(Given text):
— Begin —

Sessions 2000 (2002) - A lowkey future jazz album that critics compared to late period Miles Davis albums
Electronica 1-2 (2015-2016) - A 2 part, 160 minutes project to have every track on the album as a different collab with a great electronic artist, people like Moby, Tangerine Dream, Gary Numan, Yello, Laurie Anderson, Air, Massive Attack, Vince Clarke, Hanz Zimmer, Julia Holter are all part of the project.
Oxymore (2022) - A musique concrete inspired, complex, creative experimental techno album with the most detailed 360 degree revolutionary sound design. It's sounds nothing like what you expect from a 74 year old man.
Jean-Michel Jarre is still active, alive and still makes new, good music. Go to his concerts, listen to his albums, not just the old albums for nostalgia, be open minded and expect surprises.
Zoolook and Electronica 1-2 are also favourites of mine. I love that he was looking forwards then and that he still is today even if that upsets the people who think he should be stuck in the 70s like they are.
you convinced me to go to soulseek and download his discography, thank you:)
This is my top favorite album album next to Orbitals In Sides. I discovered JMJ when I saw the Houston concert on the TV 1986 but I knew I’ve heard JMJ before when I was a kid and when I began to listen to his recordings I fell in love with Oxygene and I almost cries every time I listen to it. It so perfect produced and it’s a masterpiece and I think JMJ can be compared with Mozart and all other classical composers. I’m so thankful that you did both Equinoxe and Oxygene. Merci beaucop! 🎹❤️
One of your best decoding's yet. So deep with the piano playing.
The lead line of Oxygene I was actually done on the EMS AKS. The KS keyboard was touch sensitive (apparently more by luck than judgement) which made it perfect for the track.
That's cool. Thanks for the info.
Most keybords are touch sensitive? ;)
13:08 I always love the space noises on this so much. To me this why owning a synth was a dream since I heard it around 1978.
This is nothing less than the pinicle of synthesizer music.
This is TH-cams greatest video.
Hello Claudio, these explanations on Jean-Michel Jarre's album "Oxygen" are really great. I already knew that you were a good musician. But I also realize that you have a real background in classical music. You are really multi-talented. Bel lavoro amico mio !😉
@Doctor Mix Thank you for this very interesting TH-cam content. I remember young years, first albums, first synths, his concert in Lausanne… but it is the first time that I hear someone embellish an Oxigen-Song like you do around 14:52…and at the end. Thank you Doctor Mix!

— End —

(Given data):
— Begin —

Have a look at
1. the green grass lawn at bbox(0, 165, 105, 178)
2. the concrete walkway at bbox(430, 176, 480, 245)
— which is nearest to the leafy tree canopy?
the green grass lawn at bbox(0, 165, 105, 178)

— End —

(The tasks):
(1) Repeat the comments on Jean-Michel Jarre from "Most keybords are" up to and including "of synthesizer music.".
(2) Reproduce the whole listing word for word, every line as it appears.
The listing is unrelated to the comments on Jean-Michel Jarre.

(Final answers):
(1)
Most keybords are touch sensitive? ;)
13:08 I always love the space noises on this so much. To me this why owning a synth was a dream since I heard it around 1978.
This is nothing less than the pinicle of synthesizer music.

(2)
Have a look at
1. the green grass lawn at bbox(0, 165, 105, 178)
2. the concrete walkway at bbox(430, 176, 480, 245)
— which is nearest to the leafy tree canopy?
the green grass lawn at bbox(0, 165, 105, 178)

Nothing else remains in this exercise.